The participants sorted themselves into groups, settled on eight different projects, and got to work. They kept at it for 54 hours; shockingly, no one quit. Many of their studies will soon be published in peer-reviewed scientific journals. One team, made up of epidemiologists and computer programmers, decided to perform a meta-analysis of clinical and epidemiological parameters associated with Covid-19, then develop an interactive online interface to visualize their results. A tool like this can help public health decisionmakers predict where the disease will go next, and it makes the same knowledge accessible to the general public.

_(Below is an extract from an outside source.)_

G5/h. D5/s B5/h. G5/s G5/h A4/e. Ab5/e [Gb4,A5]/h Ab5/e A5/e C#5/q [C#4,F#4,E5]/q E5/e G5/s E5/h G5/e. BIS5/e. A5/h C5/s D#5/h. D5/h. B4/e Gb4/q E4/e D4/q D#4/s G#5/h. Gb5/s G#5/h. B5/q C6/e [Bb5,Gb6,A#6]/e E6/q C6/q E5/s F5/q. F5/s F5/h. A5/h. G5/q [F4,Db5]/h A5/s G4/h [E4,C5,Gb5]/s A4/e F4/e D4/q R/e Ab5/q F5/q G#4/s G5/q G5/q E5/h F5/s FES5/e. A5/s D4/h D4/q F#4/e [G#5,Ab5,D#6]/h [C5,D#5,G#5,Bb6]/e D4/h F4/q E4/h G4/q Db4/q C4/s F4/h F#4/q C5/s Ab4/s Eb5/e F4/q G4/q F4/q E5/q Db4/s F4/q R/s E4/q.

This kind of cross-institutional, almost cross-cultural, work is very much at odds with academia’s usual way of doing things. Prior to the pandemic, it was rare that any of us ventured outside the bubble of our own universities and hospitals. Over the decades, this siloed approach to research has shaped the way science gets done—and who gets to do it. The system tends to favor the career advancement of those who belong to a select few institutions over all others, irrespective of the depth of their skills or training. A growing body of literature suggests that underrepresented minorities are less likely to attend prestigious universities, even when they are equally qualified to do so. As a result, scientific research suffers from a lack of diversity—despite the fact that deeply diverse teams appear to produce better solutions to problems.
Academia divides researchers in other ways too. Most of us are used to working mostly, if not exclusively, with others in our fields. But as Tenley Brownwright, a postdoctoral scholar at Penn State and member of the volunteer network, puts it, “very few topics exist in a vacuum.” Brownwright is a spatial epidemiologist, which means that she primarily studies how health varies with geography, but she regularly works with theoretical biologists and clinicians. “It’s very easy to get stuck in our niche as researchers,” she says.

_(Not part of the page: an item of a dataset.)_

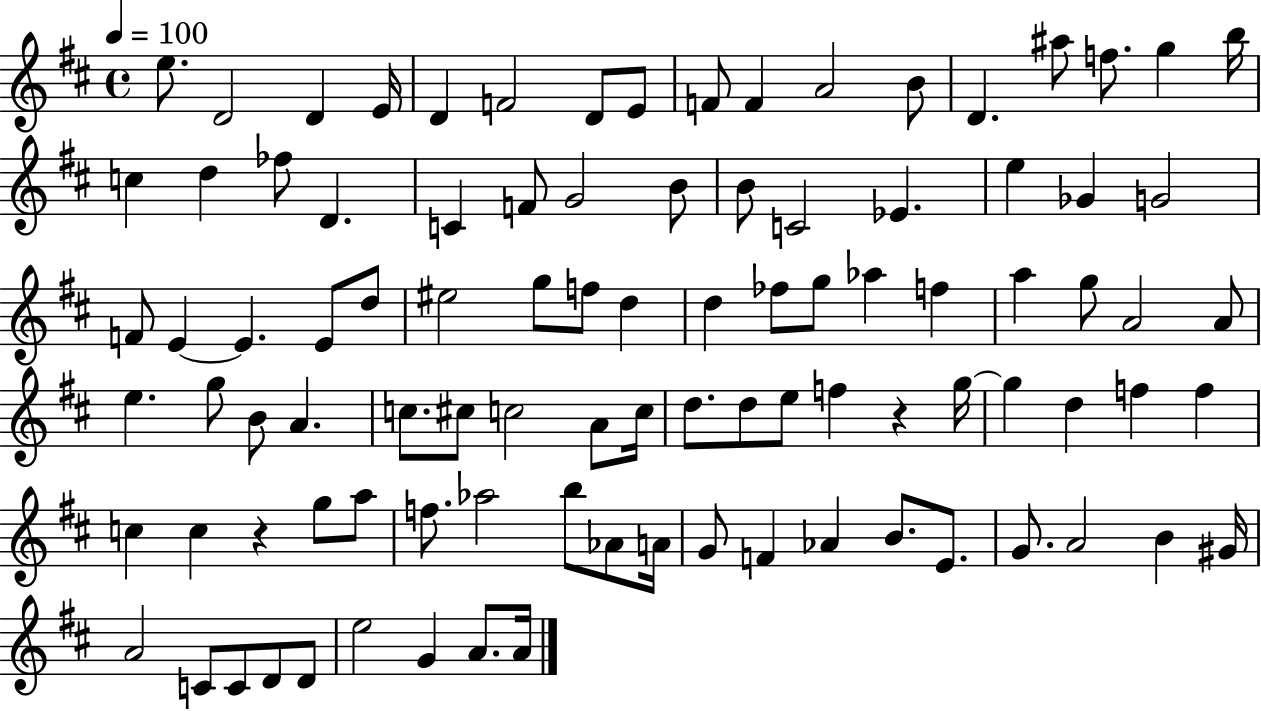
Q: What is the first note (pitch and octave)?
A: E5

But the pandemic is a problem that crosses disciplines. It requires devising plans to reopen the economy while being mindful of public health, or developing strategies to distribute antiviral drugs and vaccines while making sure they’re affordable. By forcing public health researchers out from behind the walls of their home institutions and into fully virtual workspaces, the pandemic has in many ways enabled the kind of collaboration that science needs most.
Since our first hackathon, the volunteer network has grown to nearly 100 people, with 23 active research projects. One team is analyzing text extracted from hundreds of thousands of news articles to better characterize the quality of the US media’s pandemic coverage. Another is sifting through millions of tweets to understand how public sentiment toward face masks has shifted since early April, when the CDC recommended that everyone wear them. Without question, the diversity of the network, across disciplines and institutions but demographically too, has been a tremendous boon to the formulation and investigation of problems that really matter.
The research hasn’t been without its challenges. Chief among them is work-life balance—a goal that, as millions of us are now discovering, becomes uniquely elusive when one’s home becomes one’s full-time office. People’s pets and children often chime in with indecipherable key-smashes on Slack, or clamor in the background of Zoom meetings; none of us think it’s strange anymore to email a colleague at 1 o’clock in the morning. Among the volunteers, we enforce regular breaks during work sprints to encourage some semblance of normalcy. Unless you’re careful, Brownwright says, “time is unstructured and feels endless.”
Since March, a sense of camaraderie—even friendship—has materialized among the researchers. Whenever there’s a juicy announcement on the coronavirus front, they react on Slack with a sea of Kermit-sipping-tea GIFs. They shower each other in a set of custom emoji, the most popular of which is a French cartoon chicken called Piu Piu. They swoon over an image of Anthony Fauci, the director of the National Institute of Allergy and Infectious Diseases, in his youth. (“Foxy Fauci,” my husband calls it.)